== PROVIDED RECORDS

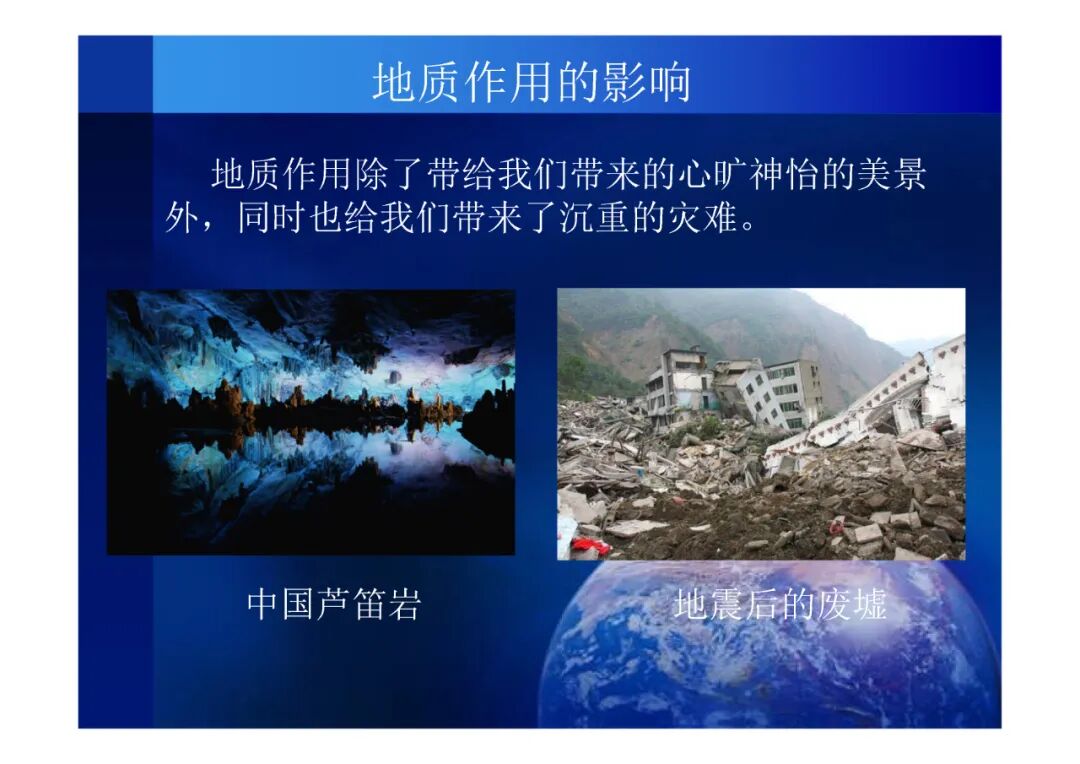 地质作用的影响

地质作用除了带给我们带来的心旷神怡的美景外，同时也给我们带来了沉重的灾难。

中国芦笛岩

地震后的废墟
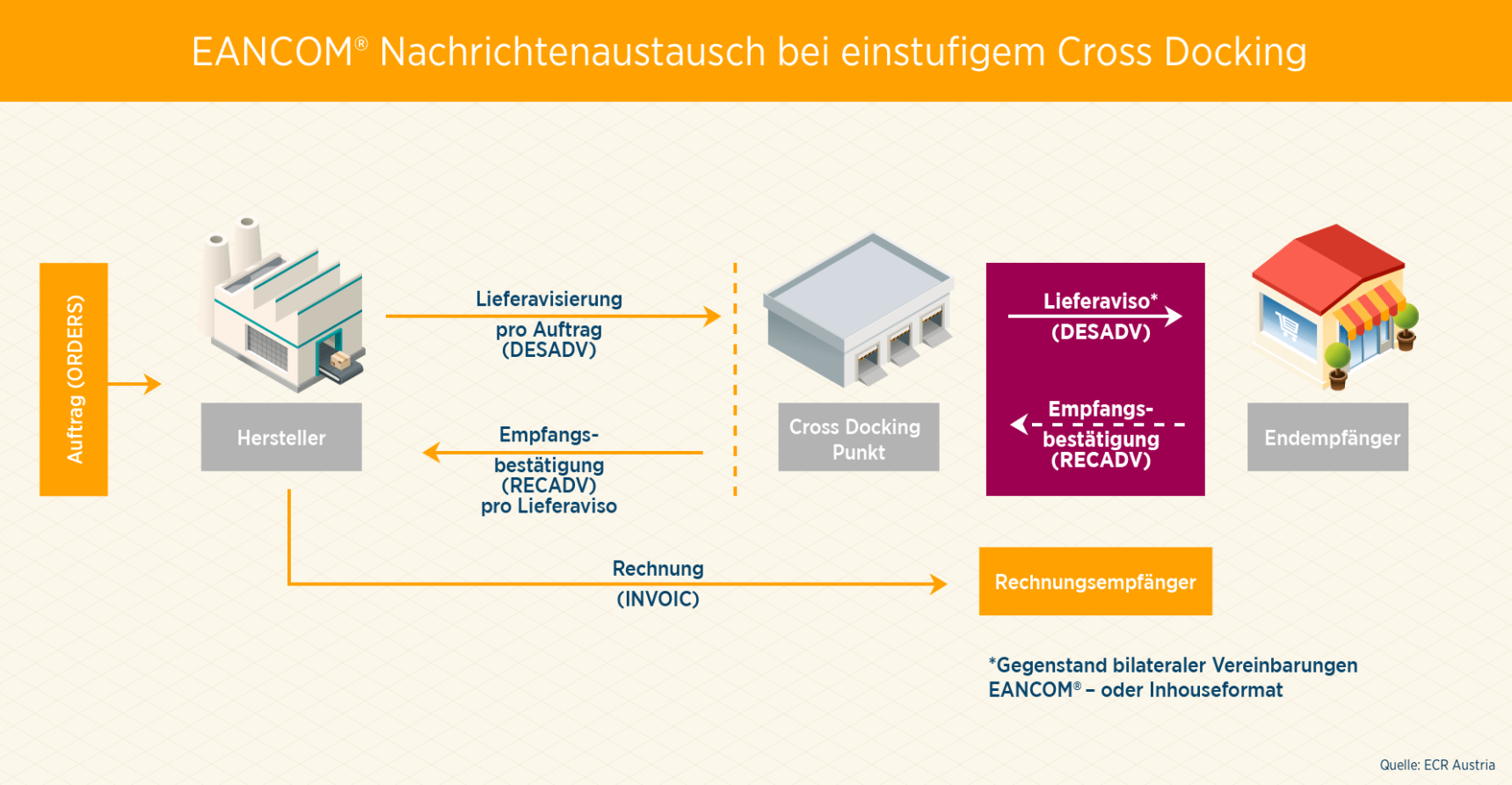 EANCOM® Nachrichtenaustausch bei einstufigem Cross Docking

Auftrag (ORDERS)

Hersteller

Lieferavisierung pro Auftrag (DESADV)

Empfangsbestätigung (RECADV) pro Lieferaviso

Cross Docking Punkt

Lieferaviso* (DESADV)

Empfangsbestätigung (RECADV)

Endempfänger

Rechnung (INVOIC)

Rechnungsempfänger

*Gegenstand bilateraler Vereinbarungen EANCOM® – oder Inhouseformat

Quelle: ECR Austria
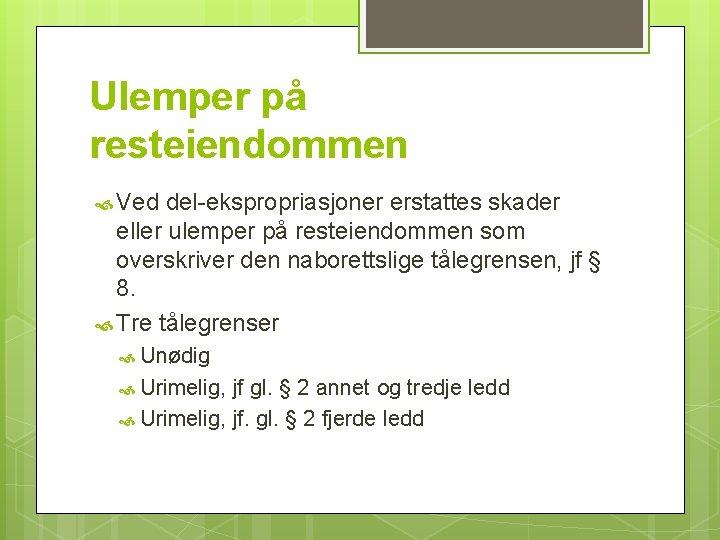 Ulemper på resteiendommen

Ved del-ekspropriasjoner erstattes skader eller ulemper på resteiendommen som overskriver den naborettslige tålegrensen, jf § 8.

Tre tålegrenser

Unødig

Urimelig, jf gl. § 2 annet og tredje ledd

Urimelig, jf. gl. § 2 fjerde ledd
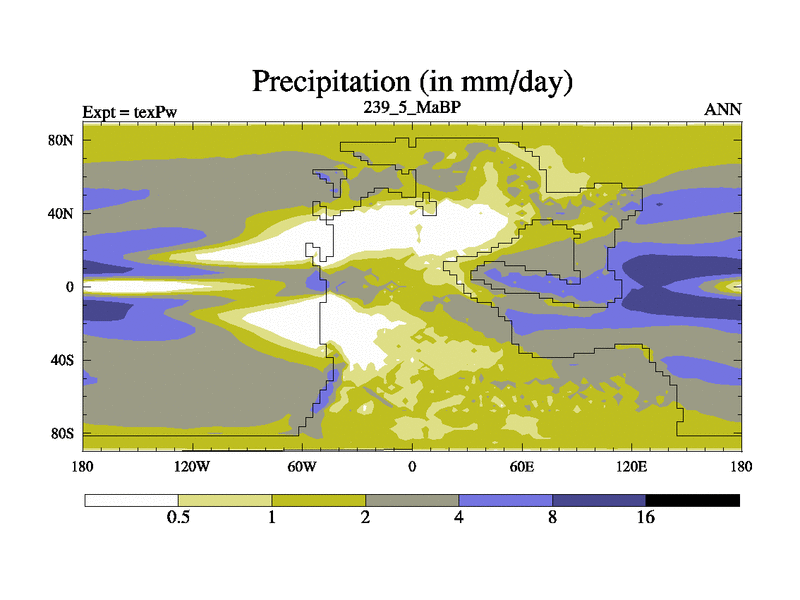 Precipitation (in mm/day)
Expt = texPw
239_5_MaBP
ANN

80N
40N
0
40S
80S

180
120W
60W
0
60E
120E
180

0.5
1
2
4
8
16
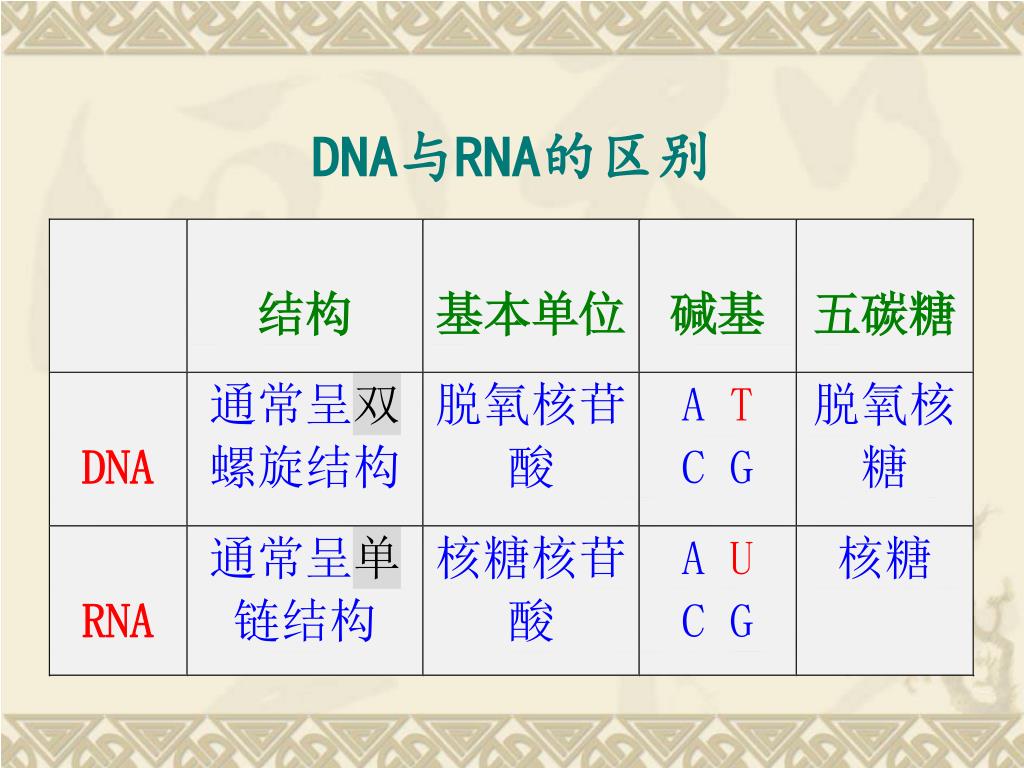 DNA与RNA的区别

| | 结构 | 基本单位 | 碱基 | 五碳糖 |
|---|---|---|---|---|
| DNA | 通常呈双螺旋结构 | 脱氧核苷酸 | A T C G | 脱氧核糖 |
| RNA | 通常呈单链结构 | 核糖核苷酸 | A U C G | 核糖 |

====

▶ EXERCISE REQUIREMENTS
Your answer must be one number: how many lines of the data contain "DESADV".

▶ OUTPUT BELOW
2